## Texte source
────────────────────────────────────────

Quand un écrivain en vient à croire qu’un livre de son cru est moins un don qu’il fait à ses éventuels lecteurs qu’un appel à leur bienveillance, il vaut mieux qu’il se taise. S’il s’obstine à publier, il court le risque de faire figure de mendiant à ses propres yeux.
19 mars – Depuis quatre jours, le soleil est là et, bien que le mercure indique –12 °C, le printemps s’étire sous la neige et le sol gelé. On croit même, en collant l’oreille au tronc des vieux érables, entendre la sève monter, et de fortes envies vous poussent dans toutes les directions.
Après des jours sans rien noter, je reviens à mon carnet comme un chien aux pieds de son maître, pas seulement par habitude, mais par besoin de tremper ma plume, si je puis dire, dans le courant de l’existence. Et l’existence, pour quelqu’un de mon espèce, suppose la lecture et la conversation, la rêverie et la promenade, la cuisine et le bricolage, et même l’absence momentanée de tout cela.
Dans Ville, j’écoute ton coeur Alberto Savinio écrit : « Dans l’ambition de faire une oeuvre il y a encore de la puérilité. Une fois cette puérilité comprise et dépassée, on n’écrit de livres, si on a encore envie d’écrire, qu’en forme de longue et tranquille conversation. » Je ne prétends à rien d’autre désormais : m’entretenir à bâtons rompus avec un lecteur aussi disponible que je le suis, assez libre pour ne pas me suivre quand cela l’ennuie, quitte à me retrouver l’instant d’après.

────────────────────────────────────────

## Consigne
D'après l'extrait de carnet ci-dessus, quelle température le mercure indique-t-il le 19 mars ?

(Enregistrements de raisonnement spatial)
────────────────────────────────────────

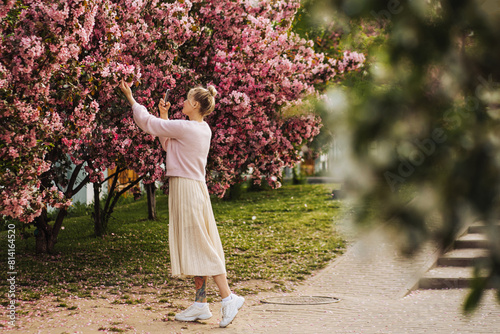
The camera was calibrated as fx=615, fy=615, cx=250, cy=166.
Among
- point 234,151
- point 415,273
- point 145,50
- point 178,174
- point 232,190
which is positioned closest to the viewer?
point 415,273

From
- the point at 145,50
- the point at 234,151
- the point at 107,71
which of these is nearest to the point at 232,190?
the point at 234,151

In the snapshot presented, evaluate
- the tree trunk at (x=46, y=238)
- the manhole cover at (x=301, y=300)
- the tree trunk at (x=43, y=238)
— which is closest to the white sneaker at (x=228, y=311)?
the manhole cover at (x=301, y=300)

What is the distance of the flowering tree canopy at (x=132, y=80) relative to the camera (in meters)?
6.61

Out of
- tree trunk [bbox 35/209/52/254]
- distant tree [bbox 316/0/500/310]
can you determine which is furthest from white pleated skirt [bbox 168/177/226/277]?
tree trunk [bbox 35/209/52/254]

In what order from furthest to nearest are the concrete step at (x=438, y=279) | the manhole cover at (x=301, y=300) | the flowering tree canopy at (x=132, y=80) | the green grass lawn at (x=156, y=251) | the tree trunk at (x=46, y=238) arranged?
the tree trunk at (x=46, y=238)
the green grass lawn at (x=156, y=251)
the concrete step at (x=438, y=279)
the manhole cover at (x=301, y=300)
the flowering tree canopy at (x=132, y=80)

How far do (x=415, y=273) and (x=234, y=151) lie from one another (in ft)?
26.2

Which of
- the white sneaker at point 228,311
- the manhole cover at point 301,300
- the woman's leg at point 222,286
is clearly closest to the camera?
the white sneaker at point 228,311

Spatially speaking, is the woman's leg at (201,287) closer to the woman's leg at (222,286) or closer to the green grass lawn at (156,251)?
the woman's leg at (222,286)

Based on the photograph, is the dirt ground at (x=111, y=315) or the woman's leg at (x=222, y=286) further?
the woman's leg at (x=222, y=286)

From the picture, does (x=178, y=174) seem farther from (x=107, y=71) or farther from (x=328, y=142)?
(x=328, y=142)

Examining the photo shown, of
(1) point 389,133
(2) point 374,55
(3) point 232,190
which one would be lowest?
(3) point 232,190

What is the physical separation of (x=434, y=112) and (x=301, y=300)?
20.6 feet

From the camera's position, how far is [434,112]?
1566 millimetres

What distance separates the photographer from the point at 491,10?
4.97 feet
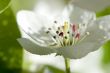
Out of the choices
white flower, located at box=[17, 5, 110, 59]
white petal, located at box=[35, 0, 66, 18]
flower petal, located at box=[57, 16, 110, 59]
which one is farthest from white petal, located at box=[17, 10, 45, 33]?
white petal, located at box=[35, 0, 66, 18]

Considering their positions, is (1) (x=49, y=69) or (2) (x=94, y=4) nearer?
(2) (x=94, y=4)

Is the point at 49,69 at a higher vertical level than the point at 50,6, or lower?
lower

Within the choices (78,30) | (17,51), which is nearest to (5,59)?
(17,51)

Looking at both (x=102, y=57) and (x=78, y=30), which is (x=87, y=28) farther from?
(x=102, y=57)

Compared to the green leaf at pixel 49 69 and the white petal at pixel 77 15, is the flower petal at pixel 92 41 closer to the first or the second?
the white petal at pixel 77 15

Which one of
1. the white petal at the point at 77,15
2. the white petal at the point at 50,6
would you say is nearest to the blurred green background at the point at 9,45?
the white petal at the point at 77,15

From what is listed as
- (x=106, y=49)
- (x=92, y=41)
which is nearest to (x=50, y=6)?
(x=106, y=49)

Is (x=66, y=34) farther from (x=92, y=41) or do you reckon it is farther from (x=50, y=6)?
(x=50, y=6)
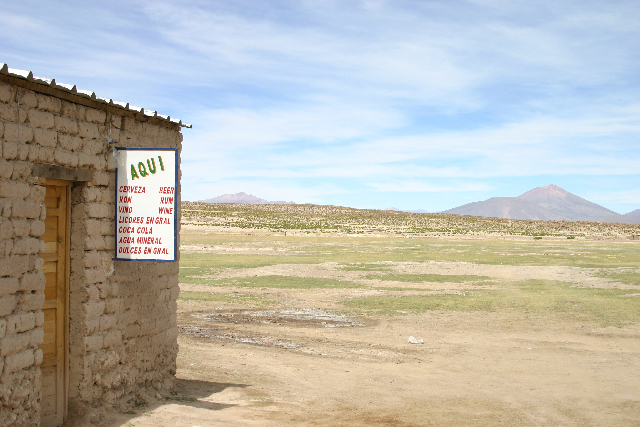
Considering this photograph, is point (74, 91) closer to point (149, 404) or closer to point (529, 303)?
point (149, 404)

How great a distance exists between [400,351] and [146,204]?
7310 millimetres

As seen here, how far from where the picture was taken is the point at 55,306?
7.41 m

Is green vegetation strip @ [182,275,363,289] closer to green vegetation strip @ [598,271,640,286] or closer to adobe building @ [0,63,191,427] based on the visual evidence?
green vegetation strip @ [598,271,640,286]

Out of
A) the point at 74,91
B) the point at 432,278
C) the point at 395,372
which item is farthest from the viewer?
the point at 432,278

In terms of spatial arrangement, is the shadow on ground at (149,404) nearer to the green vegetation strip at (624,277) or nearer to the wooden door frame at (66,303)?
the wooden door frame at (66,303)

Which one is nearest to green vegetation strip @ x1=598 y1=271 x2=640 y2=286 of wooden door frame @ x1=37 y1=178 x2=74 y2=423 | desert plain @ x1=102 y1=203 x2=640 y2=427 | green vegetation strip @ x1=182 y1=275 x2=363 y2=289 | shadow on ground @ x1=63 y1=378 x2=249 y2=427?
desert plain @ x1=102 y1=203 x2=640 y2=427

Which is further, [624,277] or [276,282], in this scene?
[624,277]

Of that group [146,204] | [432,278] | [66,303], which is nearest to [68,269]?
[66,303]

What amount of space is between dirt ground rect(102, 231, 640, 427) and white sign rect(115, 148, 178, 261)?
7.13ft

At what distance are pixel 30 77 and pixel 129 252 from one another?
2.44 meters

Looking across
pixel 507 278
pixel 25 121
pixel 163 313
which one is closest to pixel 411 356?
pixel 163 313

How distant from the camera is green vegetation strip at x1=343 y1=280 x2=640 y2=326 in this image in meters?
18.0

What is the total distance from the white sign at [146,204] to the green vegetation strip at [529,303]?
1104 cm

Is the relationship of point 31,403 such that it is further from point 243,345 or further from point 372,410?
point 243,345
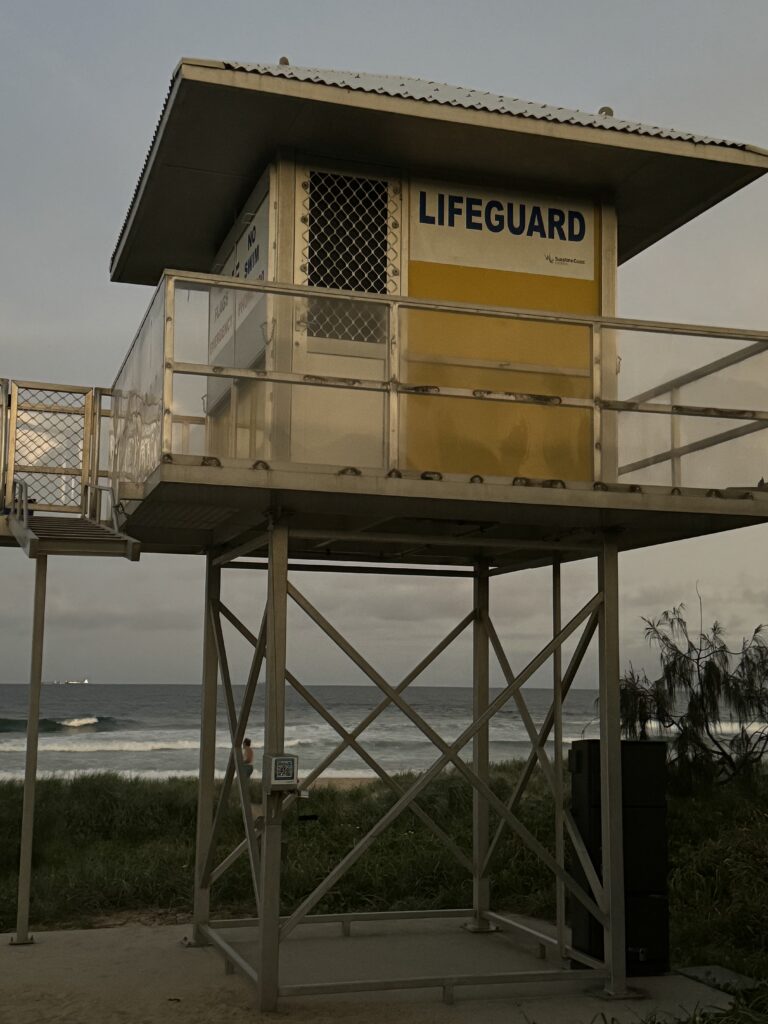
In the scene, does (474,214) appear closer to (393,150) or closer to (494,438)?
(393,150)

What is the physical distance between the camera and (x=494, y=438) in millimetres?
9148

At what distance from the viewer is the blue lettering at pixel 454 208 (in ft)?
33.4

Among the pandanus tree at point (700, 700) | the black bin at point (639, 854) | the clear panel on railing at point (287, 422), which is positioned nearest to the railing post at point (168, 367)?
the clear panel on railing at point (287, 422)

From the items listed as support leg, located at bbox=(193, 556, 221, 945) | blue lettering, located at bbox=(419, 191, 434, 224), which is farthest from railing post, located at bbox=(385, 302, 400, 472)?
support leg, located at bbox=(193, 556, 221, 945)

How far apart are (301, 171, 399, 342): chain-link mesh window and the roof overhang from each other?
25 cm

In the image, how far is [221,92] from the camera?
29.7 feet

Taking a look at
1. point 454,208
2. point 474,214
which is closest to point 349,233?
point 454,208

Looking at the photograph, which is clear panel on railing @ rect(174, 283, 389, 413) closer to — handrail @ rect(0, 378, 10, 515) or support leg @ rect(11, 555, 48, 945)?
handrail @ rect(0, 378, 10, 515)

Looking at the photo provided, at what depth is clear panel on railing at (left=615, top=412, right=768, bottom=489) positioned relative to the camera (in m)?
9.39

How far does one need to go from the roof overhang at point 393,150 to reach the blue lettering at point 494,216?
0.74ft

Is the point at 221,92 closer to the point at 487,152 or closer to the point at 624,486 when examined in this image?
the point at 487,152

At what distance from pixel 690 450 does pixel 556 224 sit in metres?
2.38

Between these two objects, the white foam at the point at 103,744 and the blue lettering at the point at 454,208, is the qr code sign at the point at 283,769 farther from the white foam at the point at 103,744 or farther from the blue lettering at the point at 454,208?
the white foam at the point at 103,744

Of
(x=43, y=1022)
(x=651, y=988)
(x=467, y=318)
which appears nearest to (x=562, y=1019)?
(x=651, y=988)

────────────────────────────────────────

## Réponse
Le mercure indique –12 °C.